Despite Barr's intervention, we still aren't done

My last entry was written before William Barr summarized Robert Mueller's report for Congressional leaders.

Since then, of course, Barr's later top-line finding — that Don Trumpone didn't conspire with the Russian government to throw the 2016 election — has dominated the news. Trump supporters celebrate it and demand that the rest of us move on.

Hold on a sec.

First, we have not seen Mueller's report. We have only heard Barr's summary of it.
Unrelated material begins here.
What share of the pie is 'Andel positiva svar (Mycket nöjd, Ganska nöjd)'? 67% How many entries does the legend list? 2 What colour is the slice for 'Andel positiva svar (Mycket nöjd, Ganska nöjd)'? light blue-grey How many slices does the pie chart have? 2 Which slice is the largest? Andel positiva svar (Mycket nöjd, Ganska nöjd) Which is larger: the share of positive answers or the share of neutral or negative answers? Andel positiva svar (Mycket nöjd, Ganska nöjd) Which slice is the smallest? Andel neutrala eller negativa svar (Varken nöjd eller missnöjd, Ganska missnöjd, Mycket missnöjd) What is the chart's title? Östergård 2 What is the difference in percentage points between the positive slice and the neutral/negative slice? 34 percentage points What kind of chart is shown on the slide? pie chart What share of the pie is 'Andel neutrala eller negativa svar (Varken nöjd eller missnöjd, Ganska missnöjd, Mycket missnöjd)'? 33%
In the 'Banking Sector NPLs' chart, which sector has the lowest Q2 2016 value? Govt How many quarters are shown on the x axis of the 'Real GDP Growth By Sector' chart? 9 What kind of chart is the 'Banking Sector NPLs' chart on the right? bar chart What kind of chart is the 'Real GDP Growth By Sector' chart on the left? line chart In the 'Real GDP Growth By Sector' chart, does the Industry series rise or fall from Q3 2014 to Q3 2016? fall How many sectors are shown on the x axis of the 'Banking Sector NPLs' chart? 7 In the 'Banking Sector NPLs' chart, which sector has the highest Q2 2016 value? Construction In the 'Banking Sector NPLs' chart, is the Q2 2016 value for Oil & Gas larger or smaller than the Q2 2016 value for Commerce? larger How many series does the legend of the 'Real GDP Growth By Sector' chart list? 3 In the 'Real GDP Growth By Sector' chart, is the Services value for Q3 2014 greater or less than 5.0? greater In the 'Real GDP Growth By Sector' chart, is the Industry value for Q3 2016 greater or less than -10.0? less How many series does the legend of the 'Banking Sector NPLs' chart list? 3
Second, according to Barr, Mueller didn't feel he could come to a conclusion on whether Don Trumpone obstructed justice. Nevertheless, Barr's letter to Congressional leaders declared,

The Special Counsel's decision to describe the facts of his obstruction investigation without reaching any legal conclusions leaves it to the Attorney General to determine whether the conduct described in the report constitutes a crime.
Why did Barr believe he had to decide?

A little history sets the question in its proper context. By the time of Watergate, the Justice Department had already established its policy that a sitting president could not be indicted. That meant that the results of the grand jury investigation into the scandal could not result in an indictment even if the facts warranted. Yet it would have been perverse if the grand jury findings had simply disappeared into a file cabinet. So with the permission of a judge (grand jury proceedings are normally not made public), the findings were shared with Congress. The reasoning was, if the findings warranted action, only Congress could take it.

If Mueller didn't feel he could definitively state whether or not Don Trumpone obstructed justice, it might well have been because he felt bound by the aforementioned Justice Department policy. That, in turn, would mean only Congress could decide what to do with Mueller's findings.

Even if that's not the reason Mueller did not issue a finding on obstruction of justice, the fact remains that he didn't. So, again, why did Barr? Why did Barr feel the need to do so? And again, if Mueller couldn't decide, how could Barr after spending only forty-eight hours with the data Mueller spent twenty-two months gathering and pondering?

As far as I can tell, Barr improperly substituted his own judgment for that of Mueller and Congress.

The only way for the rest of us to know whether Barr behaved improperly is for him to release Mueller's entire report. The version for public consumption likely will have to be redacted in part, but an unredacted version must be made available to appropriate members of Congress.

And yes, we still have our homework to do. We have to read Mueller's final report for ourselves.